Iran Exceeds Nuclear Deal's Uranium Enrichment Threshold

Iran announced they are to breach the limits on uranium enrichment on Sunday. The limits were put in place by an agreement signed by six nations in 2015. 

This increase in enriched uranium production – which can be used for reactors and nuclear weapons – comes after U.S President Donald Trump withdrew from the deal and placed economic sanctions on the country last year. 

Deputy Foreign Minister for Iran Abbas Araqchi said at a news conference that Iran would breach the 3.67% threshold on Sunday to adequately supply the Bushehr power plant. How much enriched uranium Iran produced in the future would be based on their needs, Abbas added. 

The threshold was set to allow Iran to produce enough uranium to power their country, but not to create a nuclear bomb. 

The country is only allowed to produce low-enriched uranium, which has between 3 – 4 percent concentration of U-235, according to the agreement.
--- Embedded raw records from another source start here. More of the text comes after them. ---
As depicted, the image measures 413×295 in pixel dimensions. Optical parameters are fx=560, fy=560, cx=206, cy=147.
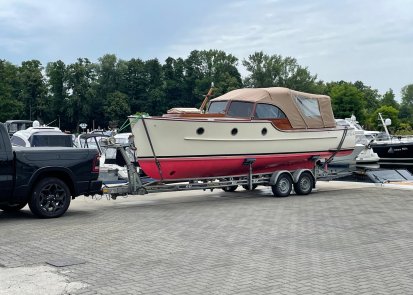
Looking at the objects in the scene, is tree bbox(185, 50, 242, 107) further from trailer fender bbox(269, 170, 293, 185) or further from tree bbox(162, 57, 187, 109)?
trailer fender bbox(269, 170, 293, 185)

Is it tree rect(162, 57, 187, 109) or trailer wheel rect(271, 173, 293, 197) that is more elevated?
tree rect(162, 57, 187, 109)

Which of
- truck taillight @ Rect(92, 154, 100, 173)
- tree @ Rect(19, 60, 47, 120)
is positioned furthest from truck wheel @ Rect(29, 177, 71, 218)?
tree @ Rect(19, 60, 47, 120)

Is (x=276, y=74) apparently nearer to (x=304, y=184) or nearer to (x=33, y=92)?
(x=33, y=92)

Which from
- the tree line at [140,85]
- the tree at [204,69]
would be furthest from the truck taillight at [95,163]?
the tree at [204,69]

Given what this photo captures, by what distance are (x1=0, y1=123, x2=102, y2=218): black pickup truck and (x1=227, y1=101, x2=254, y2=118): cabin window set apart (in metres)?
5.54

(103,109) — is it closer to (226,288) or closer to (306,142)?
(306,142)

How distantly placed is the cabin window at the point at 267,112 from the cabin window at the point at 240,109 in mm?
221

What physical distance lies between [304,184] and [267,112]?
2589 mm

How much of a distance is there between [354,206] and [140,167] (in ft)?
18.7

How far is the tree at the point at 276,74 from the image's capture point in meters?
104

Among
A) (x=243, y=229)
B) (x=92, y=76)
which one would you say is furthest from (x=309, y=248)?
(x=92, y=76)

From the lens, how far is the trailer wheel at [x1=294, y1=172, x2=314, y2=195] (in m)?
17.4

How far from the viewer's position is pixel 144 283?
6.82 m

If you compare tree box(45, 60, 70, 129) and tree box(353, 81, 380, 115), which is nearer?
tree box(45, 60, 70, 129)
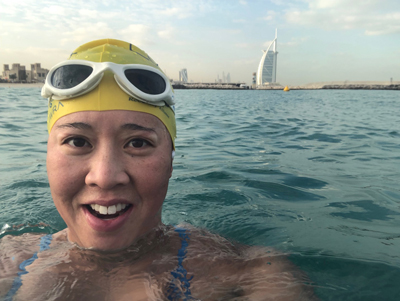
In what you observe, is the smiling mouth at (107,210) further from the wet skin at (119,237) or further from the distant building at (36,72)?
the distant building at (36,72)

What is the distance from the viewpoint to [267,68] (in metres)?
165

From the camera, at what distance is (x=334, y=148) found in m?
7.50

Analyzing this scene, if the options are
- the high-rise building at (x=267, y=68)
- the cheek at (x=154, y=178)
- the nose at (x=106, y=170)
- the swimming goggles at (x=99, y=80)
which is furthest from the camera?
the high-rise building at (x=267, y=68)

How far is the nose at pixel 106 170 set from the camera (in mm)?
1714

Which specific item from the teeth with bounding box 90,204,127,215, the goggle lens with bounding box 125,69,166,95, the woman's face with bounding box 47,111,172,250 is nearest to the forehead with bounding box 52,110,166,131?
the woman's face with bounding box 47,111,172,250

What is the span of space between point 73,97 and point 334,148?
6.92 metres

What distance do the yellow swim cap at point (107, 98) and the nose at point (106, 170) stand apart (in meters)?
0.28

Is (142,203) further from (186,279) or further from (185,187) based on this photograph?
(185,187)

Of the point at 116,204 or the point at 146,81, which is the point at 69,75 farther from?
the point at 116,204

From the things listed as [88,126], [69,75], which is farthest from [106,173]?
[69,75]

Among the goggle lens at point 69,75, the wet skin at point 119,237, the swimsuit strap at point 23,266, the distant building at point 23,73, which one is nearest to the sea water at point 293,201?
the wet skin at point 119,237

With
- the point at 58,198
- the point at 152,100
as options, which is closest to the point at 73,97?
the point at 152,100

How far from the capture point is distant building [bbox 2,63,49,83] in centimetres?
11312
Iran is also forbidden from stockpiling over 661 pounds of low-enriched uranium. A stockpile of 2,314 pounds would be enough to create a nuclear bomb, according to the Arms Control Association. 

Behrouz Kamalvandi, a spokesman for Iran’s Atomic Energy Organization, said that Iran didn’t need to make fuel for the Tehran reactor, which would require a 20% concentration. Uranium is considered “weapon-grade” at a concentration of 90% or more. 

 "We are aware of Iran's announcement related to its uranium enrichment level," Fredrik Dahl, an International Atomic Energy Agency, told CNN. "IAEA inspectors in Iran will report to our headquarters as soon as they verify the announced development."

Iran announced back in May that they would increase the amount of enriched uranium they produced despite the deal made by the nations, called the Joint Comprehensive Plan of Action. 

Sunday marked the 60-day deadline given to Iran by the other countries in the accord to end sanctions on their banking and oil sectors. Sunday also marked the first anniversary of when the United States pulled out of the deal. China, Germany, France, Britain, Russia, and the European Union remain part of the accord. 

Iranian Foreign Minister Javad Sarif sent a letter to European Union foreign representative Frederica Mogherini that Iran would no longer adhere to the deal and its commitments, according to Deputy Foreign Minister of Iran Seyed Abbas Araghchi. 

“We will give an additional 60 days starting today before taking further steps,” he said in the letter. 

A spokesperson from the EU said that the bloc was “extremely concerned at Iran’s announcement.” The spokesperson added, “We strongly urge Iran to stop and reverse all activities inconsistent with its commitments under the JCPOA – we are in contact with the other JCPOA participants regarding the next steps.” 

Trump’s decision to leave the accord put pressure on the other countries to also pull out. French President Emmanuel Macron has worked to maintain the agreement and keep it together. 

Macron spoke to Iranian President Hassan Rouhani on Saturday via telephone, according to official Iranian news agency IRNA and the Élysée presidential palace in Paris.

France says Macron reached an agreement with Rouhani to explore options “for a resumption of dialogue between all parties” by July 15. Macron also voiced his “strong concerns” about the potential the nuclear agreement would become weaker without further discussion and negotiation.